I’d problem-solved with the friendly folks at the Rainharvest Store, but to no avail. During my last call, both sides felt like maybe it’s time to give up, take out the Clean Rain and install a manual system. Quite depressed, neither of us had any more good ideas. Fortunately fate did.
When Mike the Mason came to lay the limestone over our concrete porch walls, he said the east porch diverter was in his way. As I removed the diverter, I saw my big ah-hah! There was another filter---a filter I didn’t know about it---and it was plugged. “Water could never get through that and into the cistern”, I thought. Now I was excited. I removed the next diverter. “Same problem!” I told Linda. One to go. And when I tore that one off and found it’s filter clogged I jumped onto the website. Mosquito filters! Sure a mosquito might survive in a backyard rain barrel, but not in our cistern. I ditched the filters and reassembled the diverters.

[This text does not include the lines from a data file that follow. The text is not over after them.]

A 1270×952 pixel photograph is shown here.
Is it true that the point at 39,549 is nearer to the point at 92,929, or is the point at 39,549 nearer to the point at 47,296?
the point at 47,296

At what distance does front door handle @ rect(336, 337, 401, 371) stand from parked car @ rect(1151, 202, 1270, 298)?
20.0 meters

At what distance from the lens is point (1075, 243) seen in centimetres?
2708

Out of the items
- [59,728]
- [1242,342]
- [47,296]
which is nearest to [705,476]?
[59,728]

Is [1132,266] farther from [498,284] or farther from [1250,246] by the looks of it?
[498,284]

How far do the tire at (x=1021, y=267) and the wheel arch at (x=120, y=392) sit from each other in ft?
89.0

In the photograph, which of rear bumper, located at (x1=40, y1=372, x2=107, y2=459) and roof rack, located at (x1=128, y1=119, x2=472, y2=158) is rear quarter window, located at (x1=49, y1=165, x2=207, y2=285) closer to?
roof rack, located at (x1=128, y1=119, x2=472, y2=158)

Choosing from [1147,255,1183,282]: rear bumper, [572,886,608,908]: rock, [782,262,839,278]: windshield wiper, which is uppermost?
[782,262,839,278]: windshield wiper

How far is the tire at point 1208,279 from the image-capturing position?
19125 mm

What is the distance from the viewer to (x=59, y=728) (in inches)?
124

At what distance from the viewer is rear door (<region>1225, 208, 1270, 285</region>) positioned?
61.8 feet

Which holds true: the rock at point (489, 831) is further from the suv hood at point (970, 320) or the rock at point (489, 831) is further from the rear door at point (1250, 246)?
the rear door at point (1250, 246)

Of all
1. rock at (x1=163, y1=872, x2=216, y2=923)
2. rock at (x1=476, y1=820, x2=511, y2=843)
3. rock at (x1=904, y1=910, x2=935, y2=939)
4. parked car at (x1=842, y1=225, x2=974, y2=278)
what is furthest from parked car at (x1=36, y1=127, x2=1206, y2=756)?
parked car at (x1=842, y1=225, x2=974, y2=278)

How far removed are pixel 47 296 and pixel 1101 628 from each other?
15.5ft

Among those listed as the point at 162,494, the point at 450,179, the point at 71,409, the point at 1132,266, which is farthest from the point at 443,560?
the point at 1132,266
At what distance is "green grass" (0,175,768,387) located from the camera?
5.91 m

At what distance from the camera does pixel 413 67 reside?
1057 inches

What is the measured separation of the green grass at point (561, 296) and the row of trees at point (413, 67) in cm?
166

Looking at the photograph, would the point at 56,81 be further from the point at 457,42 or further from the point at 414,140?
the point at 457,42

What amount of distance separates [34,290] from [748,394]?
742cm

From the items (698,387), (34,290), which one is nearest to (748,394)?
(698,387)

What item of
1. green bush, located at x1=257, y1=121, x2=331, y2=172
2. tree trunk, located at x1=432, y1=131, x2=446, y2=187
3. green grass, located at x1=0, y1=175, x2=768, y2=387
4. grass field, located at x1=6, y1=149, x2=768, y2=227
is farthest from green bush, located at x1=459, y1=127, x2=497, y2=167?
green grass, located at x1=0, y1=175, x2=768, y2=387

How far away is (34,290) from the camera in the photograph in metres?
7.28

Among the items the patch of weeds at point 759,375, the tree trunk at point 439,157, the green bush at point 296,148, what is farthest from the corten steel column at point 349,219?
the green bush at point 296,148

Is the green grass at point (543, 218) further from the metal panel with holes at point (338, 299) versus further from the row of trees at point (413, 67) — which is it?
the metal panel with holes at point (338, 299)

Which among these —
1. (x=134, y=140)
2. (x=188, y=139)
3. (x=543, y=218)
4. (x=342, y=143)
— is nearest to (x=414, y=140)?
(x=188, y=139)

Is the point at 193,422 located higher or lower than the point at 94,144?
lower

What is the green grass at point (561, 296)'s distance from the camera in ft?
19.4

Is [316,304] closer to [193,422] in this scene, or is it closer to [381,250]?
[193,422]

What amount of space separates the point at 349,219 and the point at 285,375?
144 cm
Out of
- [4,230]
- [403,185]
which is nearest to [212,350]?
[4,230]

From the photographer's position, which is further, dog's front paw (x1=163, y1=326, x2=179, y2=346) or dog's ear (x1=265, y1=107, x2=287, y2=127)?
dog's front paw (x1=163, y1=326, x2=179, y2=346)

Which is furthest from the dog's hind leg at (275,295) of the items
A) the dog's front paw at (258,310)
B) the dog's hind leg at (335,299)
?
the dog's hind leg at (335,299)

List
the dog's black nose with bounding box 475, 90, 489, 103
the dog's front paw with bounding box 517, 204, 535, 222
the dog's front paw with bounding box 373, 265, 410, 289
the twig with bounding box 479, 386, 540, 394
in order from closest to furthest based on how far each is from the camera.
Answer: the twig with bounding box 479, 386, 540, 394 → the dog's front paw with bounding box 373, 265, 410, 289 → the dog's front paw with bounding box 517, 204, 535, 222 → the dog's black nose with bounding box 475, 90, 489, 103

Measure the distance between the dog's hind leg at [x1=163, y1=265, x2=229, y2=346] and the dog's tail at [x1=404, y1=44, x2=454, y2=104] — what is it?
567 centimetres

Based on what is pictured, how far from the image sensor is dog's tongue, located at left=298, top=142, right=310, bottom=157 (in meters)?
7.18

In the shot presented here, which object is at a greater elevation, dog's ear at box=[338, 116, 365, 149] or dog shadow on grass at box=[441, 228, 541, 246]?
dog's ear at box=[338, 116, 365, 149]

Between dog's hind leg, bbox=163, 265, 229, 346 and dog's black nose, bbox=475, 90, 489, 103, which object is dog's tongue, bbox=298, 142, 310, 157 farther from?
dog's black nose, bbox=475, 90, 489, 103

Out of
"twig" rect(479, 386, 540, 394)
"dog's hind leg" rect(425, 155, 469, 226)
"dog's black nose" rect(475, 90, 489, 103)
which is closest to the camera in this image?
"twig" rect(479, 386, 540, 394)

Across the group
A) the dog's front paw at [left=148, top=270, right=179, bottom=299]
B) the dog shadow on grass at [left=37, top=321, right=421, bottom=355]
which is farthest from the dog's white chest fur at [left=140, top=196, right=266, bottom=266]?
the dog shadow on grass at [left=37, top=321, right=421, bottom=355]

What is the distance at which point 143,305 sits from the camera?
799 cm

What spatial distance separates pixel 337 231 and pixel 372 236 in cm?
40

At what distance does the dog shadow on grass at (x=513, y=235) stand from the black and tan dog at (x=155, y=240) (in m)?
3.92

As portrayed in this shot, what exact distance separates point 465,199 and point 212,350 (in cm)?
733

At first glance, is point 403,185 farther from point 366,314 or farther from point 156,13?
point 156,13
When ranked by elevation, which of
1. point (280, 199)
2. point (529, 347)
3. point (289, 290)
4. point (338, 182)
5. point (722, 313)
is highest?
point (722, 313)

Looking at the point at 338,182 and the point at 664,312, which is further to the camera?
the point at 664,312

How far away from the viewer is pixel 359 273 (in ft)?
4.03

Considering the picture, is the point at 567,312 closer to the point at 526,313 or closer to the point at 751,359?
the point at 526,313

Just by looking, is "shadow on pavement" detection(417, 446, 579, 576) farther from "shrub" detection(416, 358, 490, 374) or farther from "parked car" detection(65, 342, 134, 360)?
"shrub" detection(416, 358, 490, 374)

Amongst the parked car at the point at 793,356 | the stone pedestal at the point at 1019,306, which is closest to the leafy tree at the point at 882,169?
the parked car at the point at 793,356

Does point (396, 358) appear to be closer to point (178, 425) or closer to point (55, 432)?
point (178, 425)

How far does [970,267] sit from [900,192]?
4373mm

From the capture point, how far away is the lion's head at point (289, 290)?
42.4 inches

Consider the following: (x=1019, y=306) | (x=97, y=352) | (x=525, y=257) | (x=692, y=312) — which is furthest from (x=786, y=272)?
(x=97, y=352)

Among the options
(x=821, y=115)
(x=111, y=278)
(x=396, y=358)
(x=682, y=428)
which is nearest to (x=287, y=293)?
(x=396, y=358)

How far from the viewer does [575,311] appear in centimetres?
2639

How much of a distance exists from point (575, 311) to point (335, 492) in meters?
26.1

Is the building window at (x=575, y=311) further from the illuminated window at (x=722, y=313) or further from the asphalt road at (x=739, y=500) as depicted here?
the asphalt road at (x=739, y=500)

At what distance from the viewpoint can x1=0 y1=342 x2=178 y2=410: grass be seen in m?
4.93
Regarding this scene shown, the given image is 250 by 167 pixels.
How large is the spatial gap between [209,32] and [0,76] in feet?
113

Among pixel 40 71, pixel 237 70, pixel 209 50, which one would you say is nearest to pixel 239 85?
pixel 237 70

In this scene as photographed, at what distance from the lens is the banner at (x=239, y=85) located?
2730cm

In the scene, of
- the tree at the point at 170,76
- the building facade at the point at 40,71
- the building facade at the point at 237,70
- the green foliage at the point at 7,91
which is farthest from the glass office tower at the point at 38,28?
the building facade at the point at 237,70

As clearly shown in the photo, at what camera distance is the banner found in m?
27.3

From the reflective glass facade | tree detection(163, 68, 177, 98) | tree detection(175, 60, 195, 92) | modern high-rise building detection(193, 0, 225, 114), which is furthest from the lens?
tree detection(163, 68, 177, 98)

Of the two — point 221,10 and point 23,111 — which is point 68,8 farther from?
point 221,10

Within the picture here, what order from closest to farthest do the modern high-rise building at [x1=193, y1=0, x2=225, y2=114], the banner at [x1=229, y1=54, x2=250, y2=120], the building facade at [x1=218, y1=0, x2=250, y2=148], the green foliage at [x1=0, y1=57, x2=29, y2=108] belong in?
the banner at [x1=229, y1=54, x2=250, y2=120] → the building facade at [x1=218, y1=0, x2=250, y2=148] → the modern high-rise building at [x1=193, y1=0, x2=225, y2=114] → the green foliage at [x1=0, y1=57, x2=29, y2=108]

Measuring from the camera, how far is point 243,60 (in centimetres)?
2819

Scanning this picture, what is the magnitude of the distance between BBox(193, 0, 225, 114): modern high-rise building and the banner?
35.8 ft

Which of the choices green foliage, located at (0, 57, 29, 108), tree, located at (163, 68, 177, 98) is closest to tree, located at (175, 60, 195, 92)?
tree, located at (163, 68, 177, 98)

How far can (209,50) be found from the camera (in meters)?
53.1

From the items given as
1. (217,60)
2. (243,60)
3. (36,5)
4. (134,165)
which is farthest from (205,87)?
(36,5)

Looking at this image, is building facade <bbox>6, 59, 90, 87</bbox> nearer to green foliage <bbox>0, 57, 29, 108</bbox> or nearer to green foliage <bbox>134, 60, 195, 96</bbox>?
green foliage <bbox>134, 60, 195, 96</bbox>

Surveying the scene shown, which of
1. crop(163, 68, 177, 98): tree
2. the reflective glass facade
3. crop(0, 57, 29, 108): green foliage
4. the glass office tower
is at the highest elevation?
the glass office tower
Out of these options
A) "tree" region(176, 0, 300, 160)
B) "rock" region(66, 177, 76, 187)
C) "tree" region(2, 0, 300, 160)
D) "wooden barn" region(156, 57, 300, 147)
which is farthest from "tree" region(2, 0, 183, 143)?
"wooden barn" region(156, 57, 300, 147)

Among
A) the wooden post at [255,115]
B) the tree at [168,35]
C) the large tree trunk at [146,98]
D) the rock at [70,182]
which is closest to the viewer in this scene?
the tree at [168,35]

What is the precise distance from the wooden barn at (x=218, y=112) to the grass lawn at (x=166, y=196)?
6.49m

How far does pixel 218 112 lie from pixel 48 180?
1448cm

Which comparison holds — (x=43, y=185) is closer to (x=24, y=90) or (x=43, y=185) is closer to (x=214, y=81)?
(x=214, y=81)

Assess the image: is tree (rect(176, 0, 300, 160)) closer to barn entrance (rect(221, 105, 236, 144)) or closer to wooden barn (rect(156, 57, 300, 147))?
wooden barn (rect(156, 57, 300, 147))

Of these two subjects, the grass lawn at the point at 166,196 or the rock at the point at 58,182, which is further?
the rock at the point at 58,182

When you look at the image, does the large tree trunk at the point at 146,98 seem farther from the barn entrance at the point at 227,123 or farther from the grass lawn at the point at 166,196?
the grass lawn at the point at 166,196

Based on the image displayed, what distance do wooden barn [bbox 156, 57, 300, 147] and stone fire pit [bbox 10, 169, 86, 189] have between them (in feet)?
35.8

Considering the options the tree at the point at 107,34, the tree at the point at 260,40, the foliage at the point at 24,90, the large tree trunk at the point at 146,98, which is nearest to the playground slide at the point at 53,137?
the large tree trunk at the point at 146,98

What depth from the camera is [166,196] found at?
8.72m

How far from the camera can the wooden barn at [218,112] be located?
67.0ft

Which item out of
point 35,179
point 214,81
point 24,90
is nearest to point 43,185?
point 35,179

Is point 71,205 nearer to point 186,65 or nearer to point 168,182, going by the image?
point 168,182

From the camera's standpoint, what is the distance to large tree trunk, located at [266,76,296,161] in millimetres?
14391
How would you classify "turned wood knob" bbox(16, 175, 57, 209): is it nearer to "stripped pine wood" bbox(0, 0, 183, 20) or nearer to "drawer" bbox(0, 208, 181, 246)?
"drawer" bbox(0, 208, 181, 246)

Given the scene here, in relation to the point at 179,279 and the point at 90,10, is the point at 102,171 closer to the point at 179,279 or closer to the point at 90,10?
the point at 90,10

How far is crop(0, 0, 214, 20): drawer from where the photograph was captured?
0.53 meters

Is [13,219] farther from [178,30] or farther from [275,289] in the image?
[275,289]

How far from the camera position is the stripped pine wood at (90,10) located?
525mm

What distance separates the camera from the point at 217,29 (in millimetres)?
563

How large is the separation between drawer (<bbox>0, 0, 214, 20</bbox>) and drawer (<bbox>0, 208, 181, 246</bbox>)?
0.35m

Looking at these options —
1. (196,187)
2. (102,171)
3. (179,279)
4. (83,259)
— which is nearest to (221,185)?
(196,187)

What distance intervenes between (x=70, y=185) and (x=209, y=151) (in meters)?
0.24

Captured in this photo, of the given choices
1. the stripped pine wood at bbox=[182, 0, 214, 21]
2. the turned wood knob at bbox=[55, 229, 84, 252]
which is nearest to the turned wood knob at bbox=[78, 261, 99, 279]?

And waited. And waited. And waited.
Then, on Saturday morning, it rained. And rained. And as it rained some more I rushed out onto the east porch. Water was gushing out of the downspout and into the diverter and only a little seemed to trickle out of the downspout. “I think we’re harvesting,” I shouted to Linda. “But there’s only one way to know for sure.”
With herculean strength I could have slipped the manhole cover off the cistern and peered down but instead I ran to the bottom of the hill. And there, where Excavator Steve terminated his overflow pipe---designed to carry water away from the cistern when its full and overflowing---gushed water. Rainwater! Glorious harvested rainwater bubbling like a spring. Since we'd just paid Milk Truck Dustin to deliver 5000 gallons of city water, the newly harvested rainwater represented an overflowing abundance.
An hour later, umbrella in hand, I went to look again. “What are you doing?” Linda asked as I sloshed back inside. I was in denial. After all this time I just couldn’t believe it was working. And that now, the whole house was working. I felt so grateful for Home the Land Built, harvester of wood, sunlight and now, finally now, the rain.